Dataset entries »
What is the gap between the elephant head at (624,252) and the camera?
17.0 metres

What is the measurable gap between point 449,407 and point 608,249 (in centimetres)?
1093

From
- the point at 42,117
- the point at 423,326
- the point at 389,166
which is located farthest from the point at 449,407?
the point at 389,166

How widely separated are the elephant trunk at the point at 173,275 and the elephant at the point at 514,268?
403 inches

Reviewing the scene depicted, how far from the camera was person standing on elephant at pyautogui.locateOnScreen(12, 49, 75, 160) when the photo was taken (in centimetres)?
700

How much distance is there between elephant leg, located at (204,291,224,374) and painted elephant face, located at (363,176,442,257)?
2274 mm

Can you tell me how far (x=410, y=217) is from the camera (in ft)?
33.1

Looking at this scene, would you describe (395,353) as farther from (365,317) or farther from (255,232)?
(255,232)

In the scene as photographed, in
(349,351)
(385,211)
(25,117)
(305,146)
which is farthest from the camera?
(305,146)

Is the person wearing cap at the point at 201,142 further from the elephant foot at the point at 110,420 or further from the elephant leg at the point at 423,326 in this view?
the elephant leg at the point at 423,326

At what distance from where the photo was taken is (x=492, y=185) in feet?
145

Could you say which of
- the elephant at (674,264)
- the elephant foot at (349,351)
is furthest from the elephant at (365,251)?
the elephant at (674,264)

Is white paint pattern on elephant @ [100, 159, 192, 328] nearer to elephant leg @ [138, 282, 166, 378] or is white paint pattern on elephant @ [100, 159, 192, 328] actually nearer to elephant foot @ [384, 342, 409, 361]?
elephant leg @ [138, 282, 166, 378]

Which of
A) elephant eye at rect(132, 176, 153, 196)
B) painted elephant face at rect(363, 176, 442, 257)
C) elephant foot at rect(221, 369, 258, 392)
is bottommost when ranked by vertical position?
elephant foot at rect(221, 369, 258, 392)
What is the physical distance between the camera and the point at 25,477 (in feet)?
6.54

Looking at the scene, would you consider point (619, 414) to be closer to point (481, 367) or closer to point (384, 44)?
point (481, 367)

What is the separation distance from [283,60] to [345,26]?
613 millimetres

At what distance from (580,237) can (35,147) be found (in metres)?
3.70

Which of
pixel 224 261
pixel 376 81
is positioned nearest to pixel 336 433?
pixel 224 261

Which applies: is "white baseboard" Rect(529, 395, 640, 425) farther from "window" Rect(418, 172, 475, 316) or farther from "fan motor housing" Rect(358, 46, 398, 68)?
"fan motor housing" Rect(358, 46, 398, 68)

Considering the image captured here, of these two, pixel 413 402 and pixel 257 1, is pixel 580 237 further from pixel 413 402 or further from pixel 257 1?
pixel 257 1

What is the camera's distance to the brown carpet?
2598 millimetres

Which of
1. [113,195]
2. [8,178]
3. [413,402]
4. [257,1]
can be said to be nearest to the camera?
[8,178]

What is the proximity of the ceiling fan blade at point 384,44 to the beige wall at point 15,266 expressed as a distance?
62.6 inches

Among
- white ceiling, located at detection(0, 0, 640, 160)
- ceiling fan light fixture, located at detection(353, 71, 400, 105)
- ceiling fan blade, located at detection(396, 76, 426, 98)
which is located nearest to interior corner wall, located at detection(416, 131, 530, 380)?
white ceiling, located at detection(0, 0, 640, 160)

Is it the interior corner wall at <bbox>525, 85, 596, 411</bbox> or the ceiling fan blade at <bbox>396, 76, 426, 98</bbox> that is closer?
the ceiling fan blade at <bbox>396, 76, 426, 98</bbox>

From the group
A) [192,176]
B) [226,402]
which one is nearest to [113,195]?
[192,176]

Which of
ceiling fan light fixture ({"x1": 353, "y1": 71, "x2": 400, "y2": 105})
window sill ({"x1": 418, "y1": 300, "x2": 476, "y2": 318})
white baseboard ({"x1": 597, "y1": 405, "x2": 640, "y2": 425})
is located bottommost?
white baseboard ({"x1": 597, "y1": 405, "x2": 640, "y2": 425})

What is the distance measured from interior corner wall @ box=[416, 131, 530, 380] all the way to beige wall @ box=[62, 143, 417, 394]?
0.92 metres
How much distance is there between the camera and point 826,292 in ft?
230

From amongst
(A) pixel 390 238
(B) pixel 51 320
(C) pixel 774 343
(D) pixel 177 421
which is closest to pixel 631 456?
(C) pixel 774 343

* * *

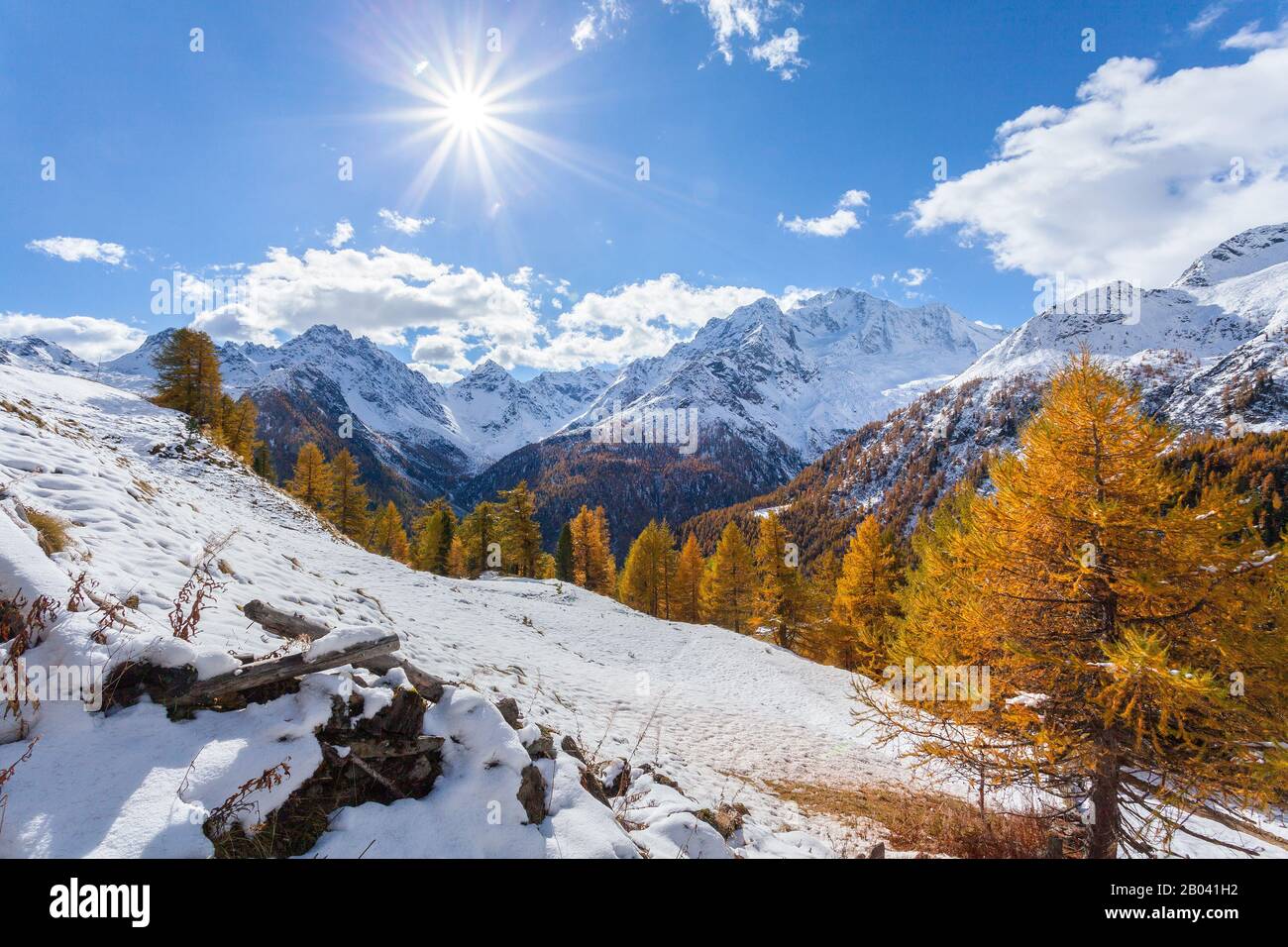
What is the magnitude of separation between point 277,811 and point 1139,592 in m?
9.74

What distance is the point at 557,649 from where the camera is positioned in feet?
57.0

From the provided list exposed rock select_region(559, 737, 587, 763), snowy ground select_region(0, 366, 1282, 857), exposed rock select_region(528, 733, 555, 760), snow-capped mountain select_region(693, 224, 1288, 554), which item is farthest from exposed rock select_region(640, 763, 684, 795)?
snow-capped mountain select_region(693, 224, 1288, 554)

Work instructions » List every line in the records above that contains the string "window", copying each line in full. Case counts, so only exact-case matches qualify.

Worked solution »
Which applies: is "white baseboard" Rect(529, 395, 640, 425) farther from "window" Rect(418, 172, 475, 316) or farther from "fan motor housing" Rect(358, 46, 398, 68)?
window sill ({"x1": 418, "y1": 300, "x2": 476, "y2": 318})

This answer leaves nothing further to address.